== Required task ==
Output the material below as a numbered list with one line per item, omitting any blank lines.

[Excerpts from a spatial reasoning dataset]
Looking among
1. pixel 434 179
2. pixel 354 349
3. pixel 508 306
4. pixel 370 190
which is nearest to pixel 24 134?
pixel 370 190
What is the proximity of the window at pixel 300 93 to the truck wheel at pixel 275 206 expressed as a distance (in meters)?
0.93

== Full answer ==
1. Looking among
2. 1. pixel 434 179
3. 2. pixel 354 349
4. 3. pixel 508 306
5. 4. pixel 370 190
6. which is nearest to pixel 24 134?
7. pixel 370 190
8. What is the proximity of the window at pixel 300 93 to the truck wheel at pixel 275 206 expressed as a distance (in meters)?
9. 0.93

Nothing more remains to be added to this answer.